“The depth of feeling, love and commitment between same-sex couples is no different from that depth of feeling between opposite-sex couples,” said Equalities Minister Maria Miller in introducing the measure. “The Bill enables society to recognize that commitment in the same way, too, through marriage. Parliament should value people equally in the law, and enabling same-sex couples to marry removes the current differentiation and distinction.”
But even as Cameron touted his support for same-sex marriage as being in line with his conservative values, some of his fellow Tories aren’t fans of the effort. “[The campaign for equal marriage] has caused deep and needless divisions within the Conservative Party,” said former Defense Minister Sir Gerald Howarth. “There is no mandate for it.”
MP Edward Leigh, meanwhile acknowledged equality is important, “but not at the expense of every other consideration. Not at the expense of tradition.”

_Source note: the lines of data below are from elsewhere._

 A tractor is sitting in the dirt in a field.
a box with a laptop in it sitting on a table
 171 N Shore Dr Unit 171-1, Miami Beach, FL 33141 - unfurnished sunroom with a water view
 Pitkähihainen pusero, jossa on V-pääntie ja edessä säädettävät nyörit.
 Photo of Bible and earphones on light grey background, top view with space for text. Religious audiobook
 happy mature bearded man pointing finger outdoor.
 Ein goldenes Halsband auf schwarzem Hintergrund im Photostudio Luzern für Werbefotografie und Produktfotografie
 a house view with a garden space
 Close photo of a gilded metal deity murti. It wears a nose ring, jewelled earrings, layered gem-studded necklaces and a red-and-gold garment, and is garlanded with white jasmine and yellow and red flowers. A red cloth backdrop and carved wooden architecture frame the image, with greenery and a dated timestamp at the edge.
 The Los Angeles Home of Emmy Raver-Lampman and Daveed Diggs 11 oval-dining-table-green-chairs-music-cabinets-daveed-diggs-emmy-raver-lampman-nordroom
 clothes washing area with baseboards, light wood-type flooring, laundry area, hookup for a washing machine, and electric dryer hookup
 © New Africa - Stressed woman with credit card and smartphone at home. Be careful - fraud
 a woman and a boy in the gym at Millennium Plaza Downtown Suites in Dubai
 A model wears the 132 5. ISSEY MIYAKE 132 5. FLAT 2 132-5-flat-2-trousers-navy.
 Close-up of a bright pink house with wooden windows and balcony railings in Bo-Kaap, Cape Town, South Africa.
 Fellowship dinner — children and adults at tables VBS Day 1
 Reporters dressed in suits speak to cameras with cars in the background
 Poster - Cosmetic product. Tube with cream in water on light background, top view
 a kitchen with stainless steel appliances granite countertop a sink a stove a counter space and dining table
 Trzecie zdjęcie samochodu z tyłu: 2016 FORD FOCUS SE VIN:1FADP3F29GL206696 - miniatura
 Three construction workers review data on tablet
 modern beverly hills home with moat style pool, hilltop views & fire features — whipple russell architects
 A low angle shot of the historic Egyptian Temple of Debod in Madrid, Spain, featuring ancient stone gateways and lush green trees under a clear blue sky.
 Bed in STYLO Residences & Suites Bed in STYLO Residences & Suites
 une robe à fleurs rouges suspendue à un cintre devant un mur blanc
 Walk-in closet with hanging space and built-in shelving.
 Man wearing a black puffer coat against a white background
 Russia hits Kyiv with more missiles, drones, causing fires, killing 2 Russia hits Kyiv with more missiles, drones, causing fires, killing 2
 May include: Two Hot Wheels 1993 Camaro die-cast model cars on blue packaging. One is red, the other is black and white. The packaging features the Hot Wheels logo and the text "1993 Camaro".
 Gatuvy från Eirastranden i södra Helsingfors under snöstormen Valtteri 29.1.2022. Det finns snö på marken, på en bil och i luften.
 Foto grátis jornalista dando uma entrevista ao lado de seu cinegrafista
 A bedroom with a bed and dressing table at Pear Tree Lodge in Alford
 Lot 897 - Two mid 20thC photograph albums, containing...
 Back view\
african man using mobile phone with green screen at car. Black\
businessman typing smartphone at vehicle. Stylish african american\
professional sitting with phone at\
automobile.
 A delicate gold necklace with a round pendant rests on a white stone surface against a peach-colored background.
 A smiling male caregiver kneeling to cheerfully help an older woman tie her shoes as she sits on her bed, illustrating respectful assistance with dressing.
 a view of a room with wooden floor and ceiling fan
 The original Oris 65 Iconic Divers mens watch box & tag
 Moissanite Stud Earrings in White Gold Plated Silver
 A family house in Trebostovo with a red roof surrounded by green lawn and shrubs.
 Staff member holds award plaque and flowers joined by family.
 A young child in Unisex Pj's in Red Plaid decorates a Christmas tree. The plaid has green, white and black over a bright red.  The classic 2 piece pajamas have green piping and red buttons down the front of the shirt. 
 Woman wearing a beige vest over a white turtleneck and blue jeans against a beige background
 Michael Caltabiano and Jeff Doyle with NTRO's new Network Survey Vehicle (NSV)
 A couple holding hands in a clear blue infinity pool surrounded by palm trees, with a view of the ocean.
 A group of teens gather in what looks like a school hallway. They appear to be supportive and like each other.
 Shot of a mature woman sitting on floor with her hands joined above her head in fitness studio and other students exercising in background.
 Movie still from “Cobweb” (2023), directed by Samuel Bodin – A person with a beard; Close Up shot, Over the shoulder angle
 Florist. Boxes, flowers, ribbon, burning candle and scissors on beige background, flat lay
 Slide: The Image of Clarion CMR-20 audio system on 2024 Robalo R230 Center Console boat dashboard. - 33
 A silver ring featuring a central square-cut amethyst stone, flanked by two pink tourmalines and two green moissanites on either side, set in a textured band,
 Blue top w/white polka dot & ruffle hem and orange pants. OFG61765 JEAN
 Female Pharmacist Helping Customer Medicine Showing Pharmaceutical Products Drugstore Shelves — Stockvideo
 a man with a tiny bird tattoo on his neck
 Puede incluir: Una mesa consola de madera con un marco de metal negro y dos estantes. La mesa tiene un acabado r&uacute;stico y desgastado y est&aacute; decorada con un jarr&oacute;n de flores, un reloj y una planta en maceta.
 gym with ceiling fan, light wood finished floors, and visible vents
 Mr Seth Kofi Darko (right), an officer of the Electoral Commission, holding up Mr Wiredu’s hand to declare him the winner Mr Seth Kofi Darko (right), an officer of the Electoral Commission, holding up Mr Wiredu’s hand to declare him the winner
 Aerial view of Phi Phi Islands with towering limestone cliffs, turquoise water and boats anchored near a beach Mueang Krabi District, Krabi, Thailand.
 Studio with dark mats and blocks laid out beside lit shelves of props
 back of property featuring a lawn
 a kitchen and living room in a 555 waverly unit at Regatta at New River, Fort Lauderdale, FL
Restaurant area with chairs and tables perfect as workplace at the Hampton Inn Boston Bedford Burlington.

Those Conservative Party members who backed the measure were joined by the bulk of Labour MPs, including David Lammy who dismissed the theory that civil unions were adequate for gays and lesbians:
Separate but equal are the words that justified sending black children to different schools than their white peers. It is the same statement, the same ideas and the same delusion that we borrowed in this country to say that women could vote but only if they were married and only when they were over 30.
Separate is not equal, so let us be rid of it. As long as there is one rule for us and another for them we allow the barriers of acceptance to go unchallenged. As long as our statute book suggests love between two men or two women is unworthy of being recongized through marriage we allow the rot of homophobia to fester.
The next step is for the bill to examined in detail by the House of Commons and the House of Lords.